[START OF PAGE TEXT]

This is the case for Greece but also for a great number of capitalist States. The markets attacked Greece with high priority because the fiscal margin for manoeuvre of the new government is very narrow, in particular after the aggravation of the public deficits because of the measures taken in support of the national economy following the outbreak of the global credit crisis. The high combativity of wage earners of this country (compared to other countries of the euro zone), the inefficiency of the state administration everywhere and an insufficiently concentrated and centralised productive network make the difference in the eyes of the players of finance capital. The crisis of Greek sovereign debt can lead to others in countries like Spain, Portugal, Ireland but also Italy and, why not, the United Kingdom? There are so many countries whose state balances have been strongly undermined by the credit crisis. But the most probable route of contagion is once again the banks. According to the Public Debt Management Agency of the Greek Finance Ministry, Greek debt bonds are owned roughly 45% by banks and at 5% by other states’ central banks.

If we add the insurance and pension funds, we arrive at two thirds of the total. The traditional “speculators” (hedge funds and similar) count for the remaining third.

It is thus the great financial establishments that will have to manage the first risks associated with financial bets against the Greek debt. We can understand better why many actors of those categories made attempts to reduce potential losses on the Greek sovereign debt market by investing in the CDS market to seek protection. But this rush produced, as we saw, a contrary effect by worsening the fall of the prices of government bonds, a fall that went on even after the Greek state had easily succeeded in issuing 8 billion euros of its debt titles. This issuance attracted a request for government bonds for 25 billion euros thanks to an enticing interest rate of 6.1% (290 basis points more than the rate of 10-year German bonds).

Finally, it is worth noting that the Greek debt is largely internationalised (see the graphic below) because only €40 billion from a total of 385 billion are owned by local banks, according to Crédit Suisse. More generally, again according to the Public Debt Management Agency of the Greek Finance Ministry, local people own 29% of the Greek state obligations. The investors and the banks of the British Isles (Ireland included), the Germanic area (Germany, Austria, Switzerland) and the French area (France and the Benelux countries) are very exposed. They are followed by Italy and, further behind, Scandinavia and the United States.

The eagerness with which the German and French governments reacted to the threats which hover over the Greek debt is thus not surprising. As for the effectiveness of the defence systems being developed (state bond issues coupled with or guaranteed from other states than Greece), they highlight all the limits of the creation of a single currency, the euro, without the parallel formation of a unified capital market and in the absence of a single management of the public purses of Euroland. But this is a problem for the bosses and the states. From the side of the working class, a resolution of the fiscal crisis by quickly cleaning up the Greek state balance sheet through attacks on wages and employment is just not acceptable.

[END OF PAGE TEXT]

[DIRECTIVE 1]
Name every country that the Greek debt passage says the crisis of Greek sovereign debt could spread to.
[DIRECTIVE 2]
Write the next paragraph of the Greek debt passage, picking up after its final sentence.
The data placed after this passage play no part in what is asked here.

[START OF STORED RECORDS]

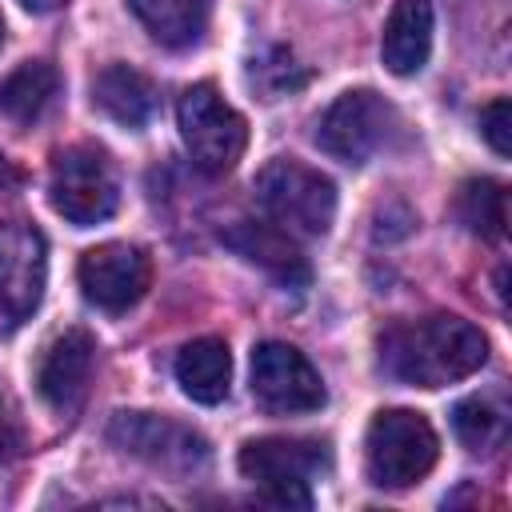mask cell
I'll use <instances>...</instances> for the list:
<instances>
[{"label": "cell", "mask_w": 512, "mask_h": 512, "mask_svg": "<svg viewBox=\"0 0 512 512\" xmlns=\"http://www.w3.org/2000/svg\"><path fill=\"white\" fill-rule=\"evenodd\" d=\"M488 360V336L464 320V316H424L396 324L380 336V364L388 376L416 384V388H444L472 372H480Z\"/></svg>", "instance_id": "6da1fadb"}, {"label": "cell", "mask_w": 512, "mask_h": 512, "mask_svg": "<svg viewBox=\"0 0 512 512\" xmlns=\"http://www.w3.org/2000/svg\"><path fill=\"white\" fill-rule=\"evenodd\" d=\"M440 456L432 424L412 408H384L364 432V468L376 488L400 492L420 484Z\"/></svg>", "instance_id": "7a4b0ae2"}, {"label": "cell", "mask_w": 512, "mask_h": 512, "mask_svg": "<svg viewBox=\"0 0 512 512\" xmlns=\"http://www.w3.org/2000/svg\"><path fill=\"white\" fill-rule=\"evenodd\" d=\"M256 200L288 236H324L336 216V184L292 156L268 160L256 172Z\"/></svg>", "instance_id": "3957f363"}, {"label": "cell", "mask_w": 512, "mask_h": 512, "mask_svg": "<svg viewBox=\"0 0 512 512\" xmlns=\"http://www.w3.org/2000/svg\"><path fill=\"white\" fill-rule=\"evenodd\" d=\"M48 200L76 228H92V224L108 220L120 204V184H116V168H112L108 152L96 144L60 148L52 156Z\"/></svg>", "instance_id": "277c9868"}, {"label": "cell", "mask_w": 512, "mask_h": 512, "mask_svg": "<svg viewBox=\"0 0 512 512\" xmlns=\"http://www.w3.org/2000/svg\"><path fill=\"white\" fill-rule=\"evenodd\" d=\"M176 120H180L184 148H188V156H192V164L200 172L224 176L244 156L248 124L216 92V84H192V88H184V96L176 104Z\"/></svg>", "instance_id": "5b68a950"}, {"label": "cell", "mask_w": 512, "mask_h": 512, "mask_svg": "<svg viewBox=\"0 0 512 512\" xmlns=\"http://www.w3.org/2000/svg\"><path fill=\"white\" fill-rule=\"evenodd\" d=\"M108 440L120 452L144 460L148 468H156L164 476H180V480L204 472L208 456H212L208 440L196 428H188L172 416H156V412H116L108 424Z\"/></svg>", "instance_id": "8992f818"}, {"label": "cell", "mask_w": 512, "mask_h": 512, "mask_svg": "<svg viewBox=\"0 0 512 512\" xmlns=\"http://www.w3.org/2000/svg\"><path fill=\"white\" fill-rule=\"evenodd\" d=\"M396 128H400L396 108L380 92L356 88L328 104V112L316 124V144L344 164H364L368 156L388 148Z\"/></svg>", "instance_id": "52a82bcc"}, {"label": "cell", "mask_w": 512, "mask_h": 512, "mask_svg": "<svg viewBox=\"0 0 512 512\" xmlns=\"http://www.w3.org/2000/svg\"><path fill=\"white\" fill-rule=\"evenodd\" d=\"M324 444L312 440H288V436H264V440H248L236 456L240 472L264 488V496L272 504L284 508H308L312 492L308 480L324 468Z\"/></svg>", "instance_id": "ba28073f"}, {"label": "cell", "mask_w": 512, "mask_h": 512, "mask_svg": "<svg viewBox=\"0 0 512 512\" xmlns=\"http://www.w3.org/2000/svg\"><path fill=\"white\" fill-rule=\"evenodd\" d=\"M252 396L276 416H300L324 404V384L300 348L264 340L252 348Z\"/></svg>", "instance_id": "9c48e42d"}, {"label": "cell", "mask_w": 512, "mask_h": 512, "mask_svg": "<svg viewBox=\"0 0 512 512\" xmlns=\"http://www.w3.org/2000/svg\"><path fill=\"white\" fill-rule=\"evenodd\" d=\"M76 280H80V292L88 304H96L104 312H128L148 292L152 264L136 244L108 240L80 256Z\"/></svg>", "instance_id": "30bf717a"}, {"label": "cell", "mask_w": 512, "mask_h": 512, "mask_svg": "<svg viewBox=\"0 0 512 512\" xmlns=\"http://www.w3.org/2000/svg\"><path fill=\"white\" fill-rule=\"evenodd\" d=\"M44 292V236L32 224H0V328L20 324Z\"/></svg>", "instance_id": "8fae6325"}, {"label": "cell", "mask_w": 512, "mask_h": 512, "mask_svg": "<svg viewBox=\"0 0 512 512\" xmlns=\"http://www.w3.org/2000/svg\"><path fill=\"white\" fill-rule=\"evenodd\" d=\"M96 364V340L84 328H68L64 336H56L36 368V392L48 408L56 412H72L84 400L88 376Z\"/></svg>", "instance_id": "7c38bea8"}, {"label": "cell", "mask_w": 512, "mask_h": 512, "mask_svg": "<svg viewBox=\"0 0 512 512\" xmlns=\"http://www.w3.org/2000/svg\"><path fill=\"white\" fill-rule=\"evenodd\" d=\"M220 240L232 252H240L244 260H252L256 268H264L268 276H276L280 284H288V288L308 284V260L300 256L296 240L284 228H276L272 220H236L232 228L220 232Z\"/></svg>", "instance_id": "4fadbf2b"}, {"label": "cell", "mask_w": 512, "mask_h": 512, "mask_svg": "<svg viewBox=\"0 0 512 512\" xmlns=\"http://www.w3.org/2000/svg\"><path fill=\"white\" fill-rule=\"evenodd\" d=\"M432 4L428 0H396L384 36H380V56L392 76H416L428 64L432 52Z\"/></svg>", "instance_id": "5bb4252c"}, {"label": "cell", "mask_w": 512, "mask_h": 512, "mask_svg": "<svg viewBox=\"0 0 512 512\" xmlns=\"http://www.w3.org/2000/svg\"><path fill=\"white\" fill-rule=\"evenodd\" d=\"M176 384L184 388L188 400L196 404H220L228 396V380H232V356L228 344L220 336H200L188 340L176 352Z\"/></svg>", "instance_id": "9a60e30c"}, {"label": "cell", "mask_w": 512, "mask_h": 512, "mask_svg": "<svg viewBox=\"0 0 512 512\" xmlns=\"http://www.w3.org/2000/svg\"><path fill=\"white\" fill-rule=\"evenodd\" d=\"M92 100L124 128H144L156 112V88L132 64H108L92 80Z\"/></svg>", "instance_id": "2e32d148"}, {"label": "cell", "mask_w": 512, "mask_h": 512, "mask_svg": "<svg viewBox=\"0 0 512 512\" xmlns=\"http://www.w3.org/2000/svg\"><path fill=\"white\" fill-rule=\"evenodd\" d=\"M128 8L164 48L196 44L208 24V0H128Z\"/></svg>", "instance_id": "e0dca14e"}, {"label": "cell", "mask_w": 512, "mask_h": 512, "mask_svg": "<svg viewBox=\"0 0 512 512\" xmlns=\"http://www.w3.org/2000/svg\"><path fill=\"white\" fill-rule=\"evenodd\" d=\"M60 92V72L44 60H28L0 80V112L16 124H32L48 112Z\"/></svg>", "instance_id": "ac0fdd59"}, {"label": "cell", "mask_w": 512, "mask_h": 512, "mask_svg": "<svg viewBox=\"0 0 512 512\" xmlns=\"http://www.w3.org/2000/svg\"><path fill=\"white\" fill-rule=\"evenodd\" d=\"M456 212L468 232H476L484 240H500L504 224H508V192L500 180H488V176L464 180L460 196H456Z\"/></svg>", "instance_id": "d6986e66"}, {"label": "cell", "mask_w": 512, "mask_h": 512, "mask_svg": "<svg viewBox=\"0 0 512 512\" xmlns=\"http://www.w3.org/2000/svg\"><path fill=\"white\" fill-rule=\"evenodd\" d=\"M452 428L468 452H496L508 436V416L488 396H468L452 408Z\"/></svg>", "instance_id": "ffe728a7"}, {"label": "cell", "mask_w": 512, "mask_h": 512, "mask_svg": "<svg viewBox=\"0 0 512 512\" xmlns=\"http://www.w3.org/2000/svg\"><path fill=\"white\" fill-rule=\"evenodd\" d=\"M508 100L504 96H496L492 104H484L480 108V136L488 140V148L496 152V156H508V148H512V136H508Z\"/></svg>", "instance_id": "44dd1931"}, {"label": "cell", "mask_w": 512, "mask_h": 512, "mask_svg": "<svg viewBox=\"0 0 512 512\" xmlns=\"http://www.w3.org/2000/svg\"><path fill=\"white\" fill-rule=\"evenodd\" d=\"M24 8H32V12H52V8H60L64 0H20Z\"/></svg>", "instance_id": "7402d4cb"}, {"label": "cell", "mask_w": 512, "mask_h": 512, "mask_svg": "<svg viewBox=\"0 0 512 512\" xmlns=\"http://www.w3.org/2000/svg\"><path fill=\"white\" fill-rule=\"evenodd\" d=\"M8 176H12V172H8V160H4V156H0V184H4V180H8Z\"/></svg>", "instance_id": "603a6c76"}, {"label": "cell", "mask_w": 512, "mask_h": 512, "mask_svg": "<svg viewBox=\"0 0 512 512\" xmlns=\"http://www.w3.org/2000/svg\"><path fill=\"white\" fill-rule=\"evenodd\" d=\"M0 48H4V20H0Z\"/></svg>", "instance_id": "cb8c5ba5"}]
</instances>
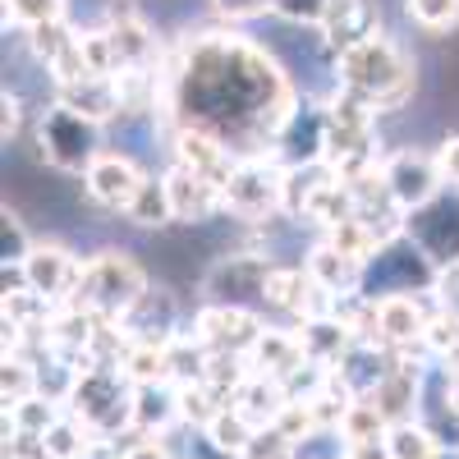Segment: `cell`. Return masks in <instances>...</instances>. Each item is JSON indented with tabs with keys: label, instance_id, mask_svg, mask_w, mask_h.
<instances>
[{
	"label": "cell",
	"instance_id": "21",
	"mask_svg": "<svg viewBox=\"0 0 459 459\" xmlns=\"http://www.w3.org/2000/svg\"><path fill=\"white\" fill-rule=\"evenodd\" d=\"M303 363H308V350H303V340H299L294 326H266L262 340L253 344V354H248V368L262 372V377H276L281 386Z\"/></svg>",
	"mask_w": 459,
	"mask_h": 459
},
{
	"label": "cell",
	"instance_id": "14",
	"mask_svg": "<svg viewBox=\"0 0 459 459\" xmlns=\"http://www.w3.org/2000/svg\"><path fill=\"white\" fill-rule=\"evenodd\" d=\"M272 157L290 166H322L326 161V101H299L285 129L272 143Z\"/></svg>",
	"mask_w": 459,
	"mask_h": 459
},
{
	"label": "cell",
	"instance_id": "32",
	"mask_svg": "<svg viewBox=\"0 0 459 459\" xmlns=\"http://www.w3.org/2000/svg\"><path fill=\"white\" fill-rule=\"evenodd\" d=\"M69 19V0H5V28L28 32L37 23Z\"/></svg>",
	"mask_w": 459,
	"mask_h": 459
},
{
	"label": "cell",
	"instance_id": "39",
	"mask_svg": "<svg viewBox=\"0 0 459 459\" xmlns=\"http://www.w3.org/2000/svg\"><path fill=\"white\" fill-rule=\"evenodd\" d=\"M326 5H331V0H276V19H281V23H294V28H313V32H317Z\"/></svg>",
	"mask_w": 459,
	"mask_h": 459
},
{
	"label": "cell",
	"instance_id": "7",
	"mask_svg": "<svg viewBox=\"0 0 459 459\" xmlns=\"http://www.w3.org/2000/svg\"><path fill=\"white\" fill-rule=\"evenodd\" d=\"M276 272V257L266 248H239V253H221L207 272H203V303H244V308L262 313L266 281Z\"/></svg>",
	"mask_w": 459,
	"mask_h": 459
},
{
	"label": "cell",
	"instance_id": "3",
	"mask_svg": "<svg viewBox=\"0 0 459 459\" xmlns=\"http://www.w3.org/2000/svg\"><path fill=\"white\" fill-rule=\"evenodd\" d=\"M134 395H138V386L125 368L83 363L69 386L65 413L79 418L101 446H125L134 437Z\"/></svg>",
	"mask_w": 459,
	"mask_h": 459
},
{
	"label": "cell",
	"instance_id": "35",
	"mask_svg": "<svg viewBox=\"0 0 459 459\" xmlns=\"http://www.w3.org/2000/svg\"><path fill=\"white\" fill-rule=\"evenodd\" d=\"M423 344H428V354H432L437 363H455V359H459V317L446 313V308H437V317H432Z\"/></svg>",
	"mask_w": 459,
	"mask_h": 459
},
{
	"label": "cell",
	"instance_id": "17",
	"mask_svg": "<svg viewBox=\"0 0 459 459\" xmlns=\"http://www.w3.org/2000/svg\"><path fill=\"white\" fill-rule=\"evenodd\" d=\"M120 326L129 331L134 344H170L179 331H188L184 326V303L166 285H147V294L120 317Z\"/></svg>",
	"mask_w": 459,
	"mask_h": 459
},
{
	"label": "cell",
	"instance_id": "5",
	"mask_svg": "<svg viewBox=\"0 0 459 459\" xmlns=\"http://www.w3.org/2000/svg\"><path fill=\"white\" fill-rule=\"evenodd\" d=\"M152 276H147V266L125 253V248H101L83 262V281L79 290H74V308H88L97 317H110V322H120L134 303L147 294Z\"/></svg>",
	"mask_w": 459,
	"mask_h": 459
},
{
	"label": "cell",
	"instance_id": "1",
	"mask_svg": "<svg viewBox=\"0 0 459 459\" xmlns=\"http://www.w3.org/2000/svg\"><path fill=\"white\" fill-rule=\"evenodd\" d=\"M299 101L285 65L266 47L207 28L166 51L157 125H194L230 143L239 157H272V143Z\"/></svg>",
	"mask_w": 459,
	"mask_h": 459
},
{
	"label": "cell",
	"instance_id": "28",
	"mask_svg": "<svg viewBox=\"0 0 459 459\" xmlns=\"http://www.w3.org/2000/svg\"><path fill=\"white\" fill-rule=\"evenodd\" d=\"M79 42V28H74L69 19H56V23H37V28H28L23 32V47H28V56L42 65L47 74L65 60V51Z\"/></svg>",
	"mask_w": 459,
	"mask_h": 459
},
{
	"label": "cell",
	"instance_id": "15",
	"mask_svg": "<svg viewBox=\"0 0 459 459\" xmlns=\"http://www.w3.org/2000/svg\"><path fill=\"white\" fill-rule=\"evenodd\" d=\"M170 161L175 166H188L194 175H203V179H212V184H230V175H235V166H239V152L230 147V143H221L216 134H207V129H194V125H175L170 129Z\"/></svg>",
	"mask_w": 459,
	"mask_h": 459
},
{
	"label": "cell",
	"instance_id": "19",
	"mask_svg": "<svg viewBox=\"0 0 459 459\" xmlns=\"http://www.w3.org/2000/svg\"><path fill=\"white\" fill-rule=\"evenodd\" d=\"M166 188H170V207H175V225H207L216 216H225V188L194 175L188 166H166Z\"/></svg>",
	"mask_w": 459,
	"mask_h": 459
},
{
	"label": "cell",
	"instance_id": "9",
	"mask_svg": "<svg viewBox=\"0 0 459 459\" xmlns=\"http://www.w3.org/2000/svg\"><path fill=\"white\" fill-rule=\"evenodd\" d=\"M188 326H194V335L212 354L248 359L253 344L262 340V331L272 322H266V313H257V308H244V303H198V313H194Z\"/></svg>",
	"mask_w": 459,
	"mask_h": 459
},
{
	"label": "cell",
	"instance_id": "8",
	"mask_svg": "<svg viewBox=\"0 0 459 459\" xmlns=\"http://www.w3.org/2000/svg\"><path fill=\"white\" fill-rule=\"evenodd\" d=\"M432 285H437V262L418 248L409 235L381 244L368 257L363 294H372V299H386V294H432Z\"/></svg>",
	"mask_w": 459,
	"mask_h": 459
},
{
	"label": "cell",
	"instance_id": "2",
	"mask_svg": "<svg viewBox=\"0 0 459 459\" xmlns=\"http://www.w3.org/2000/svg\"><path fill=\"white\" fill-rule=\"evenodd\" d=\"M335 83L359 92L377 115H395L413 101L418 92V60L413 51H404L391 32H377L368 42H359L354 51H344L331 60Z\"/></svg>",
	"mask_w": 459,
	"mask_h": 459
},
{
	"label": "cell",
	"instance_id": "22",
	"mask_svg": "<svg viewBox=\"0 0 459 459\" xmlns=\"http://www.w3.org/2000/svg\"><path fill=\"white\" fill-rule=\"evenodd\" d=\"M179 423V386L175 381H147L134 395V432L143 437H170Z\"/></svg>",
	"mask_w": 459,
	"mask_h": 459
},
{
	"label": "cell",
	"instance_id": "20",
	"mask_svg": "<svg viewBox=\"0 0 459 459\" xmlns=\"http://www.w3.org/2000/svg\"><path fill=\"white\" fill-rule=\"evenodd\" d=\"M303 266H308V276L331 294V299H344V294H363V281H368V262L335 248L331 239L317 235V244L303 253Z\"/></svg>",
	"mask_w": 459,
	"mask_h": 459
},
{
	"label": "cell",
	"instance_id": "6",
	"mask_svg": "<svg viewBox=\"0 0 459 459\" xmlns=\"http://www.w3.org/2000/svg\"><path fill=\"white\" fill-rule=\"evenodd\" d=\"M225 216L244 225H272L285 216V166L276 157H239L225 184Z\"/></svg>",
	"mask_w": 459,
	"mask_h": 459
},
{
	"label": "cell",
	"instance_id": "33",
	"mask_svg": "<svg viewBox=\"0 0 459 459\" xmlns=\"http://www.w3.org/2000/svg\"><path fill=\"white\" fill-rule=\"evenodd\" d=\"M404 10H409L413 28H423L432 37L459 28V0H404Z\"/></svg>",
	"mask_w": 459,
	"mask_h": 459
},
{
	"label": "cell",
	"instance_id": "41",
	"mask_svg": "<svg viewBox=\"0 0 459 459\" xmlns=\"http://www.w3.org/2000/svg\"><path fill=\"white\" fill-rule=\"evenodd\" d=\"M0 106H5V115H0V134H5V143L10 138H19V129H23V97H19V88H5L0 92Z\"/></svg>",
	"mask_w": 459,
	"mask_h": 459
},
{
	"label": "cell",
	"instance_id": "12",
	"mask_svg": "<svg viewBox=\"0 0 459 459\" xmlns=\"http://www.w3.org/2000/svg\"><path fill=\"white\" fill-rule=\"evenodd\" d=\"M143 179H147V166L134 157V152H115V147H106L101 157L83 170L79 184H83V194H88L92 207H101V212H120V216H125Z\"/></svg>",
	"mask_w": 459,
	"mask_h": 459
},
{
	"label": "cell",
	"instance_id": "37",
	"mask_svg": "<svg viewBox=\"0 0 459 459\" xmlns=\"http://www.w3.org/2000/svg\"><path fill=\"white\" fill-rule=\"evenodd\" d=\"M212 10L225 23H257L266 14H276V0H212Z\"/></svg>",
	"mask_w": 459,
	"mask_h": 459
},
{
	"label": "cell",
	"instance_id": "27",
	"mask_svg": "<svg viewBox=\"0 0 459 459\" xmlns=\"http://www.w3.org/2000/svg\"><path fill=\"white\" fill-rule=\"evenodd\" d=\"M207 368H212V350L194 335V326L179 331L170 344H166V372L175 386H194V381H207Z\"/></svg>",
	"mask_w": 459,
	"mask_h": 459
},
{
	"label": "cell",
	"instance_id": "43",
	"mask_svg": "<svg viewBox=\"0 0 459 459\" xmlns=\"http://www.w3.org/2000/svg\"><path fill=\"white\" fill-rule=\"evenodd\" d=\"M344 459H391V446H386V437L381 441H354Z\"/></svg>",
	"mask_w": 459,
	"mask_h": 459
},
{
	"label": "cell",
	"instance_id": "25",
	"mask_svg": "<svg viewBox=\"0 0 459 459\" xmlns=\"http://www.w3.org/2000/svg\"><path fill=\"white\" fill-rule=\"evenodd\" d=\"M294 331H299V340H303V350H308V359L322 363V368H335L344 354H350V344H354V331L344 326L335 313L303 317V322H294Z\"/></svg>",
	"mask_w": 459,
	"mask_h": 459
},
{
	"label": "cell",
	"instance_id": "38",
	"mask_svg": "<svg viewBox=\"0 0 459 459\" xmlns=\"http://www.w3.org/2000/svg\"><path fill=\"white\" fill-rule=\"evenodd\" d=\"M115 455L120 459H184L170 446V437H143V432H134L125 446H115Z\"/></svg>",
	"mask_w": 459,
	"mask_h": 459
},
{
	"label": "cell",
	"instance_id": "10",
	"mask_svg": "<svg viewBox=\"0 0 459 459\" xmlns=\"http://www.w3.org/2000/svg\"><path fill=\"white\" fill-rule=\"evenodd\" d=\"M381 179L391 184V194L404 212H418L446 188L441 166H437V147H395V152H386V157H381Z\"/></svg>",
	"mask_w": 459,
	"mask_h": 459
},
{
	"label": "cell",
	"instance_id": "34",
	"mask_svg": "<svg viewBox=\"0 0 459 459\" xmlns=\"http://www.w3.org/2000/svg\"><path fill=\"white\" fill-rule=\"evenodd\" d=\"M32 235L23 230V216L14 207L0 212V266H23V257L32 253Z\"/></svg>",
	"mask_w": 459,
	"mask_h": 459
},
{
	"label": "cell",
	"instance_id": "29",
	"mask_svg": "<svg viewBox=\"0 0 459 459\" xmlns=\"http://www.w3.org/2000/svg\"><path fill=\"white\" fill-rule=\"evenodd\" d=\"M42 450H47V459H88L92 450H101V441L74 413H60V423L42 437Z\"/></svg>",
	"mask_w": 459,
	"mask_h": 459
},
{
	"label": "cell",
	"instance_id": "4",
	"mask_svg": "<svg viewBox=\"0 0 459 459\" xmlns=\"http://www.w3.org/2000/svg\"><path fill=\"white\" fill-rule=\"evenodd\" d=\"M101 134H106V125L88 120V115H79L74 106H65L56 97L37 110V125H32L37 157H42L56 175H74V179H83V170L106 152Z\"/></svg>",
	"mask_w": 459,
	"mask_h": 459
},
{
	"label": "cell",
	"instance_id": "42",
	"mask_svg": "<svg viewBox=\"0 0 459 459\" xmlns=\"http://www.w3.org/2000/svg\"><path fill=\"white\" fill-rule=\"evenodd\" d=\"M437 166H441L446 188H459V134H446L437 143Z\"/></svg>",
	"mask_w": 459,
	"mask_h": 459
},
{
	"label": "cell",
	"instance_id": "13",
	"mask_svg": "<svg viewBox=\"0 0 459 459\" xmlns=\"http://www.w3.org/2000/svg\"><path fill=\"white\" fill-rule=\"evenodd\" d=\"M404 235L423 248L437 266L459 262V188H441L432 203L409 212Z\"/></svg>",
	"mask_w": 459,
	"mask_h": 459
},
{
	"label": "cell",
	"instance_id": "30",
	"mask_svg": "<svg viewBox=\"0 0 459 459\" xmlns=\"http://www.w3.org/2000/svg\"><path fill=\"white\" fill-rule=\"evenodd\" d=\"M386 446H391V459H441V455H450V450L437 441V432H432L428 423H418V418H409V423H395V428L386 432Z\"/></svg>",
	"mask_w": 459,
	"mask_h": 459
},
{
	"label": "cell",
	"instance_id": "45",
	"mask_svg": "<svg viewBox=\"0 0 459 459\" xmlns=\"http://www.w3.org/2000/svg\"><path fill=\"white\" fill-rule=\"evenodd\" d=\"M441 459H459V455H455V450H450V455H441Z\"/></svg>",
	"mask_w": 459,
	"mask_h": 459
},
{
	"label": "cell",
	"instance_id": "18",
	"mask_svg": "<svg viewBox=\"0 0 459 459\" xmlns=\"http://www.w3.org/2000/svg\"><path fill=\"white\" fill-rule=\"evenodd\" d=\"M437 317L432 294H386L377 299V322H381V344L391 350H418Z\"/></svg>",
	"mask_w": 459,
	"mask_h": 459
},
{
	"label": "cell",
	"instance_id": "44",
	"mask_svg": "<svg viewBox=\"0 0 459 459\" xmlns=\"http://www.w3.org/2000/svg\"><path fill=\"white\" fill-rule=\"evenodd\" d=\"M88 459H120V455H115V446H101V450H92Z\"/></svg>",
	"mask_w": 459,
	"mask_h": 459
},
{
	"label": "cell",
	"instance_id": "16",
	"mask_svg": "<svg viewBox=\"0 0 459 459\" xmlns=\"http://www.w3.org/2000/svg\"><path fill=\"white\" fill-rule=\"evenodd\" d=\"M381 32V5L377 0H331L322 23H317V42L335 60L344 51H354L359 42Z\"/></svg>",
	"mask_w": 459,
	"mask_h": 459
},
{
	"label": "cell",
	"instance_id": "40",
	"mask_svg": "<svg viewBox=\"0 0 459 459\" xmlns=\"http://www.w3.org/2000/svg\"><path fill=\"white\" fill-rule=\"evenodd\" d=\"M432 299H437V308L455 313L459 317V262L450 266H437V285H432Z\"/></svg>",
	"mask_w": 459,
	"mask_h": 459
},
{
	"label": "cell",
	"instance_id": "24",
	"mask_svg": "<svg viewBox=\"0 0 459 459\" xmlns=\"http://www.w3.org/2000/svg\"><path fill=\"white\" fill-rule=\"evenodd\" d=\"M56 101L74 106L79 115H88V120H97L106 129L115 120H125V97H120V83H115V79H83V83L56 88Z\"/></svg>",
	"mask_w": 459,
	"mask_h": 459
},
{
	"label": "cell",
	"instance_id": "36",
	"mask_svg": "<svg viewBox=\"0 0 459 459\" xmlns=\"http://www.w3.org/2000/svg\"><path fill=\"white\" fill-rule=\"evenodd\" d=\"M294 446H299V441L272 423V428H257V437L248 441L244 459H294Z\"/></svg>",
	"mask_w": 459,
	"mask_h": 459
},
{
	"label": "cell",
	"instance_id": "26",
	"mask_svg": "<svg viewBox=\"0 0 459 459\" xmlns=\"http://www.w3.org/2000/svg\"><path fill=\"white\" fill-rule=\"evenodd\" d=\"M125 221L138 225V230H166V225H175L170 188H166V175H161V170H147V179L138 184V194H134Z\"/></svg>",
	"mask_w": 459,
	"mask_h": 459
},
{
	"label": "cell",
	"instance_id": "31",
	"mask_svg": "<svg viewBox=\"0 0 459 459\" xmlns=\"http://www.w3.org/2000/svg\"><path fill=\"white\" fill-rule=\"evenodd\" d=\"M37 395V359L28 354H5V368H0V404H19Z\"/></svg>",
	"mask_w": 459,
	"mask_h": 459
},
{
	"label": "cell",
	"instance_id": "11",
	"mask_svg": "<svg viewBox=\"0 0 459 459\" xmlns=\"http://www.w3.org/2000/svg\"><path fill=\"white\" fill-rule=\"evenodd\" d=\"M83 262L88 257H79L74 248H65L56 239H37L19 272H23L32 294H42L51 308H65L74 299V290H79V281H83Z\"/></svg>",
	"mask_w": 459,
	"mask_h": 459
},
{
	"label": "cell",
	"instance_id": "23",
	"mask_svg": "<svg viewBox=\"0 0 459 459\" xmlns=\"http://www.w3.org/2000/svg\"><path fill=\"white\" fill-rule=\"evenodd\" d=\"M194 437L203 441L207 459H244L248 441L257 437V423H253L239 404H221L216 418H212L203 432H194Z\"/></svg>",
	"mask_w": 459,
	"mask_h": 459
}]
</instances>
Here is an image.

[END OF STORED RECORDS]

[TASK RESULT 1]
Spain, Portugal, Ireland, Italy, the United Kingdom

[TASK RESULT 2]
This is a true declaration of war from the Greek state and its peers in Euroland that proletarians must not ignore. They must take up the challenge and fight on the only ground that is worthwhile: the one of defence of the wage by means of a generalised political struggle against every boss and the most powerful and dangerous of them all, the state. Capital’s plan to make the exploited pay for its latest crisis is a political one. The Greek example is paradigm of what will happen in the coming decade under different forms for the life of civil society and for the working class in particular. Only a general political offensive plan from the working class is able to counter it. A plan that will not be elaborated in the closed rooms of revolutionary groups but on the contrary will be conceived in the heat of the struggle by autonomous political committees coming from the most determined and conscious ranks of the proletariat. A plan that will attack head-on the state reformism and agent of the capitalist offensive which already rules in Athens.

  • 1See “OECD Policy Brief July 2009”
  • 2CDS are contracts that serve as insurance on all kinds of debt. “With sovereign debt, if a nation defaults the CDS buyer would get paid by the seller of the CDS insurance. Though government defaults are rare, the value of CDS contracts rise and fall to reflect investors' outlook on the bonds they are designed to insure.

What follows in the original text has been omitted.